As time goes on, more and more Americans are finding it tough to manage financially due to rising costs and slow growth in wages. About 29% of the population – 40 million families – are classified as ALICE (Asset Limited, Income Constrained, Employed). This term, invented by the United Way’s United For ALICE program, is used to refer to households earning above the poverty line but still struggling to make ends meet.

It’s important to point out that, apart from the number mentioned above, according to the U.S. Census Bureau, 37.9 million Americans – another 11.5% of the population – are living in poverty.

“ALICE is the nation’s child-care workers, home health aides and cashiers heralded during the pandemic — those working low-wage jobs, with little or no savings and one emergency from poverty,” said Stephanie Hoopes, national director at United For ALICE.

Impact of Inflation on Low-Income Families

Economics professor from Columbia Business School, Brett House, implies that the term ALICE captures the struggle faced for decades by lower-middle-class individuals. These households can barely meet their current expenses for their needs and find it challenging to accumulate savings for investments, like homes or stocks. According to House, “it’s an acute situation for more people now than a few years ago”.

The burden of inflation falls disproportionately on low-income households.
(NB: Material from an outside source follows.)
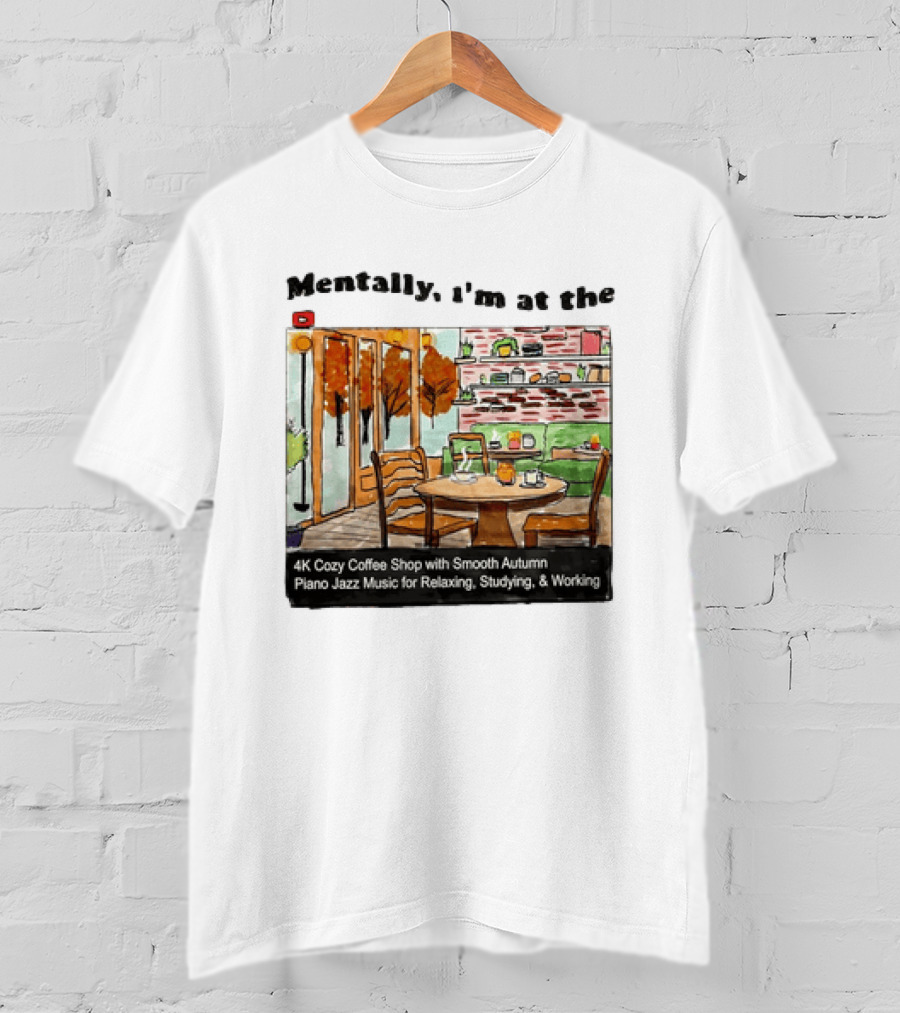 Mentally I'm At The 4K Cozy Coffee Shop With Smooth Autumn Piano Jazz Music For Relaxing Studying And Working T-Shirt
Basic necessities such as food, rent, and gas, which form a larger portion of their spending, have witnessed substantial price hikes. Greg McBride, chief financial analyst at Bankrate.com, emphasizes that ALICE households “bear the brunt of inflation” despite some wage growth in the low – to moderate – income bracket.

Covid-19 pandemic caused price increases to reach their highest levels, since the early 1980s, and the inflation has persisted ever since. In response to the issue, the Federal Reserve raised interest rates significantly, leading to a surge in borrowing costs for consumers. This, in turn, intensified financial strain on many households.

This defies expectations of rate cuts by the Federal Reserve. In addition to that, real average hourly earnings for workers have barely increased, raising just 0.6% over the past year. Leaving the economic landscape challenging for many.

Meanwhile, lower-income families have even fewer options to adjust their spending or bolster their savings. Some are resorting to credit cards to cover expenses, which can drive up credit card debt, as seen last year when it spiked to an all-time high.